### YOUR INSTRUCTIONS
Please set down, unchanged, the line containing "this 1000×667 image." and all the lines that follow it until the data below ends.

### DATA UNDER STUDY
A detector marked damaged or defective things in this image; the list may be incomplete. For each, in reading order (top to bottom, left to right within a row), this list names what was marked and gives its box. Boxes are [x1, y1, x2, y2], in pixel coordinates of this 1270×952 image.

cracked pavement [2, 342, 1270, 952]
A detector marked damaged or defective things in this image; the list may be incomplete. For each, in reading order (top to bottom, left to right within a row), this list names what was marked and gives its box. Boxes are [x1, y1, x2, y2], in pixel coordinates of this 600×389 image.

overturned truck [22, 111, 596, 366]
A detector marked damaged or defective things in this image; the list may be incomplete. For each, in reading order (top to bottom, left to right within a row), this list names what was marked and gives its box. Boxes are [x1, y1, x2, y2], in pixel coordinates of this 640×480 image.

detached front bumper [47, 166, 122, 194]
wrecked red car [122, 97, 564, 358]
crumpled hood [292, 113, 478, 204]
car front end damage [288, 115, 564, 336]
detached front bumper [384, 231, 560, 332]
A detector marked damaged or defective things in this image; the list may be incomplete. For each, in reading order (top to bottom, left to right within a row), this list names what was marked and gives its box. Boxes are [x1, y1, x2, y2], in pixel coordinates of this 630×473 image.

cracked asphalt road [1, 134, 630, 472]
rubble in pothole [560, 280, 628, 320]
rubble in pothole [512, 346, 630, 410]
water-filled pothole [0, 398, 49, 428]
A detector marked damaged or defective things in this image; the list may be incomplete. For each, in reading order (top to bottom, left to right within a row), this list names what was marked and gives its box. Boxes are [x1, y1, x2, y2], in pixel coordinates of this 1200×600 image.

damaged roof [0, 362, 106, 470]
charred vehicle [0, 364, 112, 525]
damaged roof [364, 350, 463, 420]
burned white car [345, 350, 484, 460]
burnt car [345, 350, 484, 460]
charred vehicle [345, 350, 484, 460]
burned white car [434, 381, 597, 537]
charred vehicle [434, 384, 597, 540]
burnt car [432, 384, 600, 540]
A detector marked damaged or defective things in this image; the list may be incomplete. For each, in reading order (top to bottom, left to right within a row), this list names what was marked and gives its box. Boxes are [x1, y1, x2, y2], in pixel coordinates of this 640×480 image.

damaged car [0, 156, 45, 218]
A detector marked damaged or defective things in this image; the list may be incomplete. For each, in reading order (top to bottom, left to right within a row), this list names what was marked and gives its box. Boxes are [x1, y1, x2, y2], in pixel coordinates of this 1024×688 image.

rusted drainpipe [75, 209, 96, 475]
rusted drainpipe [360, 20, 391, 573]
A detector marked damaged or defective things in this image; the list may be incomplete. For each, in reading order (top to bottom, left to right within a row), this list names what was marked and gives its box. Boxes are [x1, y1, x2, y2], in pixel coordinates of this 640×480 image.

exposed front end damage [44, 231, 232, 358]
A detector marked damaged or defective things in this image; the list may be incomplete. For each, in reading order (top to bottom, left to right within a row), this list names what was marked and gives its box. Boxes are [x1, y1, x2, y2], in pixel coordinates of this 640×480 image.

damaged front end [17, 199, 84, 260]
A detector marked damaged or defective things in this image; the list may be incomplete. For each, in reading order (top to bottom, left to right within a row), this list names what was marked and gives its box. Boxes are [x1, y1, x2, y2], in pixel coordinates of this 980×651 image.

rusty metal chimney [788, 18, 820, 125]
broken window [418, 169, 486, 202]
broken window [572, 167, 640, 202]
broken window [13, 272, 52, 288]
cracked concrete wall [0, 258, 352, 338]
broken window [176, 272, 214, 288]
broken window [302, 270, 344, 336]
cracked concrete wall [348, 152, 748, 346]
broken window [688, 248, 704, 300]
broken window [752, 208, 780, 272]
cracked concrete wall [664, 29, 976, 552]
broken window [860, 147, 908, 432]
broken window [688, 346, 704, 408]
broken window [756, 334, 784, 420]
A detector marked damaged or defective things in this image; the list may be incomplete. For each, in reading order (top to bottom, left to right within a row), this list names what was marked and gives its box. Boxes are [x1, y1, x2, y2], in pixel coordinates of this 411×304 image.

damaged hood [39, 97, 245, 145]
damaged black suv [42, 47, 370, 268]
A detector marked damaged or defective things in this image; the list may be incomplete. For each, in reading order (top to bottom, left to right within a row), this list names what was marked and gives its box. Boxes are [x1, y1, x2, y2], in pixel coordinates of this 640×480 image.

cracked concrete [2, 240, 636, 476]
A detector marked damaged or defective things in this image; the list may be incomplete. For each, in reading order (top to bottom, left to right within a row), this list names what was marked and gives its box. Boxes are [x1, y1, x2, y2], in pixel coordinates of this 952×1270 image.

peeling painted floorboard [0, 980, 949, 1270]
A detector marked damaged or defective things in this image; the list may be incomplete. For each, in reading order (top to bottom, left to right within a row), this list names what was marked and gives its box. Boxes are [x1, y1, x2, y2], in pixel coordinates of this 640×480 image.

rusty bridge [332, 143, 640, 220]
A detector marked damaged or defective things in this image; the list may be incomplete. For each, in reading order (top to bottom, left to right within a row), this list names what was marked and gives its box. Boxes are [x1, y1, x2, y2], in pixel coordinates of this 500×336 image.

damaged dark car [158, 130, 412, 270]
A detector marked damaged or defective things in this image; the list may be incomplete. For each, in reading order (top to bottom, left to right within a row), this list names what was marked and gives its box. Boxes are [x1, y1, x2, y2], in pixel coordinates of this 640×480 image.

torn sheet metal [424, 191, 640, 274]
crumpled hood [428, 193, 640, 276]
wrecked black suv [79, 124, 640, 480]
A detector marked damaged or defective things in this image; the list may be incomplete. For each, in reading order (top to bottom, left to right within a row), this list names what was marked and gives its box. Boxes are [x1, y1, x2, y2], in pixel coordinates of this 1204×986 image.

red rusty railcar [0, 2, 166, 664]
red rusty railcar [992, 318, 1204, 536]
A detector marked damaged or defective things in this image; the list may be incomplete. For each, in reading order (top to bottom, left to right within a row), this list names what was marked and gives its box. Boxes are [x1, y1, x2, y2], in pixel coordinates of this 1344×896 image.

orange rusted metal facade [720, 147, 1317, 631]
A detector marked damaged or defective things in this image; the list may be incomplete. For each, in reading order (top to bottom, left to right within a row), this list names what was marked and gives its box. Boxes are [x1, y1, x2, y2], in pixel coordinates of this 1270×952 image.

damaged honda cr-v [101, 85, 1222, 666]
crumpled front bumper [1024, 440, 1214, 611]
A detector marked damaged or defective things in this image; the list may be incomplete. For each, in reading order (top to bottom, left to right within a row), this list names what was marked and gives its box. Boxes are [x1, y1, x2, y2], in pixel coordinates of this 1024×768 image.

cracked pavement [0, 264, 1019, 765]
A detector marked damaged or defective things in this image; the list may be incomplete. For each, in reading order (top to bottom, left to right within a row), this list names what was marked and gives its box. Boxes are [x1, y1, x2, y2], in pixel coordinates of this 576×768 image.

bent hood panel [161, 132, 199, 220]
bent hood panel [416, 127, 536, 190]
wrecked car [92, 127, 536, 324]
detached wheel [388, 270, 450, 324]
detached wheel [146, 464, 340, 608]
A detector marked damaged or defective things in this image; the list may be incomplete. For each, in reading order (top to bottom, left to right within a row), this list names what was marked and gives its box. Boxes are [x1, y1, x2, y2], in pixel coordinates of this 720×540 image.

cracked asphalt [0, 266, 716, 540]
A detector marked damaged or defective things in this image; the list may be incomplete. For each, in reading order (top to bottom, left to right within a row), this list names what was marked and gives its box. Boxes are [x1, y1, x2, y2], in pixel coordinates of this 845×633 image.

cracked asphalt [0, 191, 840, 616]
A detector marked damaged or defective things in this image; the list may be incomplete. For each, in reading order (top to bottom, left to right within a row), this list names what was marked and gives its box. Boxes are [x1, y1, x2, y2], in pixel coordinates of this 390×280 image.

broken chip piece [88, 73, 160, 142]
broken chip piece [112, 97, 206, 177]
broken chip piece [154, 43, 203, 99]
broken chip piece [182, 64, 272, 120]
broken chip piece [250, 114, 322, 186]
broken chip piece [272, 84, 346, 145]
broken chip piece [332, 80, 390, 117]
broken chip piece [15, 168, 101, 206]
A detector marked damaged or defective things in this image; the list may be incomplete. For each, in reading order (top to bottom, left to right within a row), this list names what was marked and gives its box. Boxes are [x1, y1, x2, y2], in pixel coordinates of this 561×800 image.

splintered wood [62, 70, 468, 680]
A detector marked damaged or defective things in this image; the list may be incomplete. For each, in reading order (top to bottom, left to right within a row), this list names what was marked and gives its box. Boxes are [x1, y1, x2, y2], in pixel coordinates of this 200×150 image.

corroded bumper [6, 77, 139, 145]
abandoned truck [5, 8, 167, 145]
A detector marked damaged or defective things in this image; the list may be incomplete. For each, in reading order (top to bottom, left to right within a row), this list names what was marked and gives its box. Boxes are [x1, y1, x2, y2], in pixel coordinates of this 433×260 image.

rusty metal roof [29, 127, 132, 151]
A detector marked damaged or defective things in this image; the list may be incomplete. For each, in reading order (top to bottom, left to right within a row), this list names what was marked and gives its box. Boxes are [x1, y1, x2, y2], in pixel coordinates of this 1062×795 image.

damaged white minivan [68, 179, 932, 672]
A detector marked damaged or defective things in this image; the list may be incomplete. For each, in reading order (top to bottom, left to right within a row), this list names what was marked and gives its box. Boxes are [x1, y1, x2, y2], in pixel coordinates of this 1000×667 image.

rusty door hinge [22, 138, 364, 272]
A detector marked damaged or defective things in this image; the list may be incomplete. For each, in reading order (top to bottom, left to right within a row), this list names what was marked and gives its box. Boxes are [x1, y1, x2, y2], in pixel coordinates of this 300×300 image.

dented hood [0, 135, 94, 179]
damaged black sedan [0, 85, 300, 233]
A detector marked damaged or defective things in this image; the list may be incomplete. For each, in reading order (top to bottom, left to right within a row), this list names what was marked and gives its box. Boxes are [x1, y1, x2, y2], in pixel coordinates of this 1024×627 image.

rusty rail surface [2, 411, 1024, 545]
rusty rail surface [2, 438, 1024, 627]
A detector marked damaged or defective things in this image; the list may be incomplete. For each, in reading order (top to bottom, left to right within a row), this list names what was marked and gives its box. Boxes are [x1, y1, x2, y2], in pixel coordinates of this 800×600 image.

### RESPONSE
A detector marked damaged or defective things in this image; the list may be incomplete. For each, in reading order (top to bottom, left to right within a row), this list names what was marked and gives its box. Boxes are [x1, y1, x2, y2], in pixel coordinates of this 1000×667 image.

rusty door hinge [22, 138, 364, 272]
A detector marked damaged or defective things in this image; the list may be incomplete. For each, in reading order (top to bottom, left to right within a row), this list names what was marked and gives its box. Boxes are [x1, y1, x2, y2], in pixel coordinates of this 300×300 image.

dented hood [0, 135, 94, 179]
damaged black sedan [0, 85, 300, 233]
A detector marked damaged or defective things in this image; the list may be incomplete. For each, in reading order (top to bottom, left to right within a row), this list names what was marked and gives its box. Boxes are [x1, y1, x2, y2], in pixel coordinates of this 1024×627 image.

rusty rail surface [2, 411, 1024, 545]
rusty rail surface [2, 438, 1024, 627]
A detector marked damaged or defective things in this image; the list may be incomplete. For each, in reading order (top to bottom, left to right within a row), this list names what was marked and gives its box. Boxes are [x1, y1, x2, y2], in pixel coordinates of this 800×600 image.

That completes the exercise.